Along the lower reaches of Rio Bacuache, and in some of the deeper gorges of Sierra Seri and Sierra Kunkaak, grow a few veritable trees of moderately straight trunk and grain and solid wood, such as the guaiacan (Guaiacum coulteri) and sanjuanito (Jacquinia pungens); both of these fruit, the former in a wahoo-like berry of medicinal properties, and the latter in a nut, edible when not quite ripe and forming a favorite rattle-bead when dry. On the flanks of such gorges the slender-branched baraprieta (Cæsalpinia gracilis) grows up in the shelter of more vigorous shrubs, its branches yielding basketry material, while its fruit is a woody bean much like that of the cat-claw. In like stations there are occasional clumps of yerba mala or yerba de flecha (Sebastiana bilocularis), an exceptionally leafy bush growing in straight stems suitable for arrowshafts, and alleged to be poisonous from root to leaf—with inherent probability, since the plant is without the thorny armature normal to the desert. Along the sand-washes, especially about their lower extremities wet only in floods, springs a subannual plant (Hymenoclea monogyra) which shrinks to stunted tussocks after a year or more of drought, but flourishes in close-set fens after floods; though of acrid flavor and sage-like odor, it is eaten by herbivores in time of need, and it yields abundant seeds, consumed by birds, small animals, and men. About all of the permanent waters not invaded by white men and the white man’s stock there are brakes of cane or carrizal (Phragmites communis?); the jointed stems are half an inch to an inch in thickness and 8 to 25 feet in height; the seeds are edible, while the stems form the material for balsas and afford shafts for arrows, harpoons, fire-sticks, etc., and the silica-coated joints may be used for incising tough tissues.

The coasts of Seriland, both insular and mainland, are skirted by zones of exceptionally luxuriant shrubbery, maintained chiefly by fog moisture. Along the mountainous parts of the coast the zone is narrow and indefinite, but on the plains portions it extends inland for several miles with gradually fading characters; this is especially true in the southern portion of Desierto Encinas, where the fog effects may be observed in the vegetation 12 or 15 miles from the coast.
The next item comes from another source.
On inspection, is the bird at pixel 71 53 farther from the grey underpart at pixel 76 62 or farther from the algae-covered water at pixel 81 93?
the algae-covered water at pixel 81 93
Most of the fog fed species are identical with those of the interior, though the shrubs are more luxuriant and are otherwise distinctive in habit. On the Tiburon side of gale-swept El Infiernillo, and to some extent along other parts of the coast, some of these shrubs (notably Maytenus phyllanthroides) grow in dense hedge-like or mat-like masses, often yards in extent and permanently modeled by the wind in graceful dune-like shapes. Somewhat farther inland the flatter coastwise zones of Tiburon are rather thickly studded with shrubby clumps from 6 inches to 2 feet high, made up of Frankenia palmeri with half a dozen minor communals; while still farther inland follows the prevailing Sonoran flora of mesquite, scrubby paloverde, and chaparral (Celtis pallida), etc., only a little more luxuriant than the normal.

Throughout Seriland proper, and especially in the interior valleys of Tiburon, grasses are more prevalent than in other portions of the Sonoran province, their abundance doubtless being due to the rarity of graminivorous animals during recent centuries.